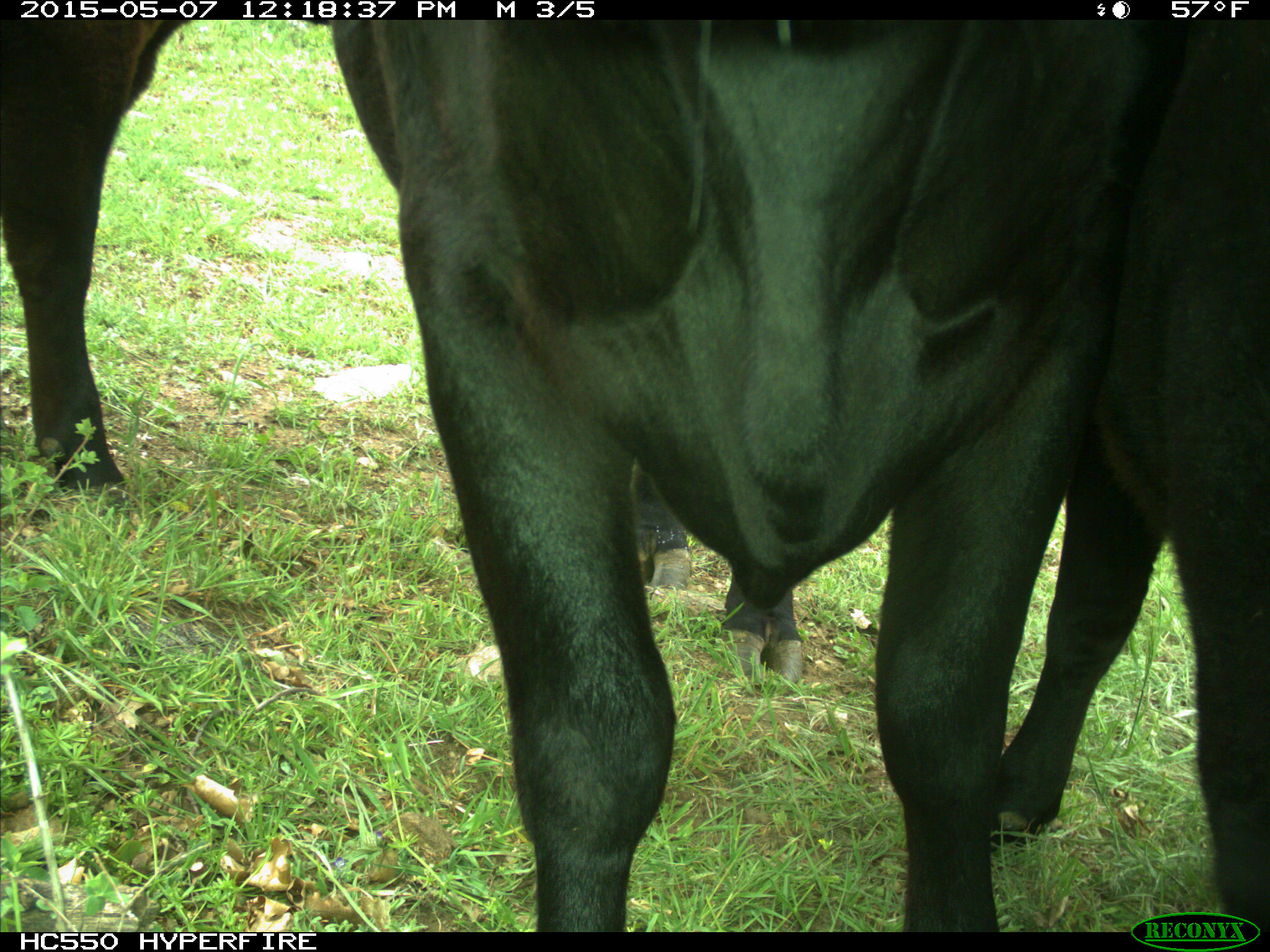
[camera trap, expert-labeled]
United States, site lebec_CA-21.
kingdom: Animalia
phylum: Chordata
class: Mammalia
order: Artiodactyla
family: Bovidae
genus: Bos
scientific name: Bos taurus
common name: domestic cow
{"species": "Bos taurus (domestic cow)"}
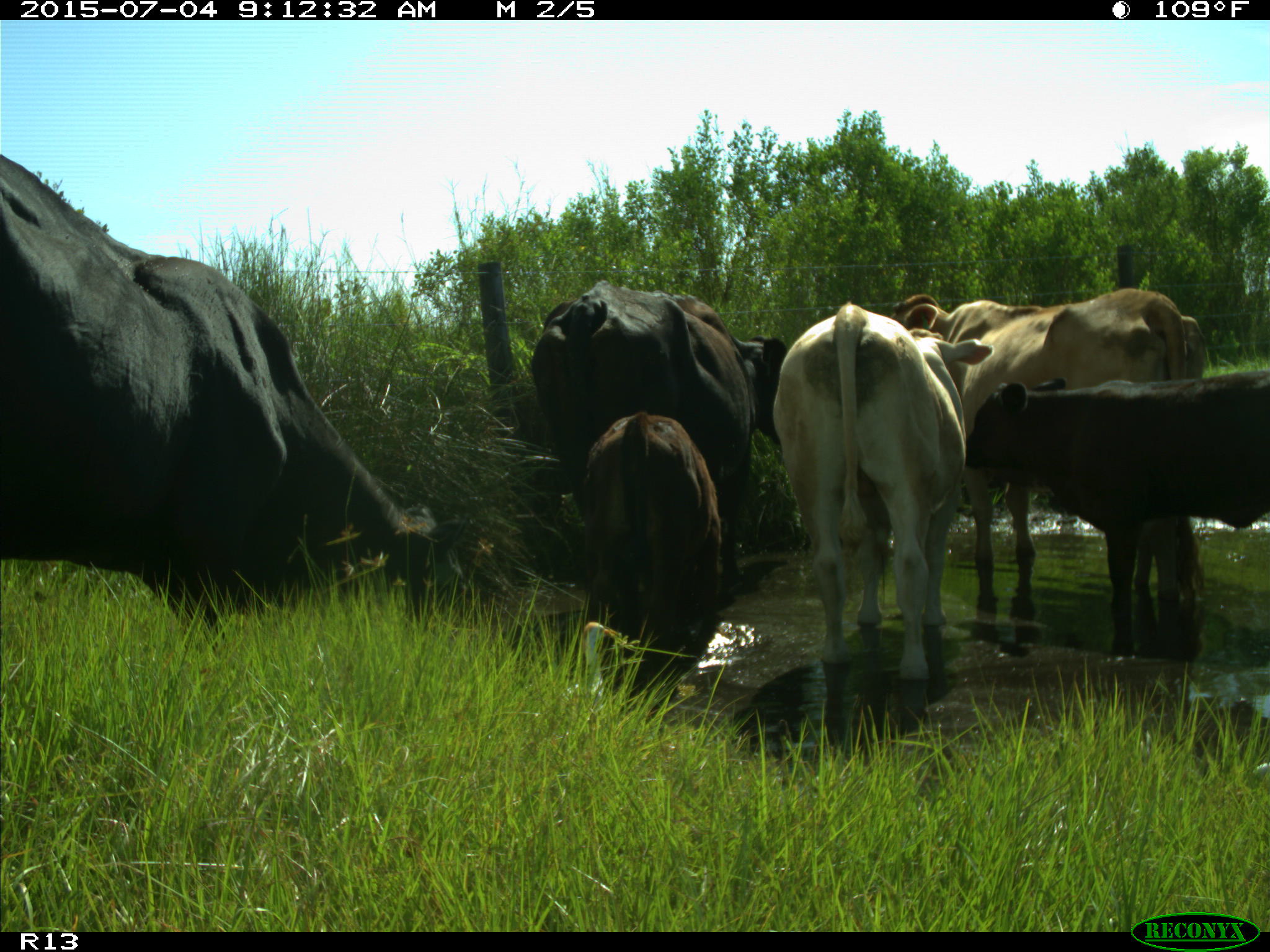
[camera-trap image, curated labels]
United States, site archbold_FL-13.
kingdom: Animalia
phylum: Chordata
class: Mammalia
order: Artiodactyla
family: Bovidae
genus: Bos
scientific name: Bos taurus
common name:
****************************************
(Task description) In the material above, show every line where the word "camera" turns up.

(Solution to the problem)
[camera trap, expert-labeled]
[camera-trap image, curated labels]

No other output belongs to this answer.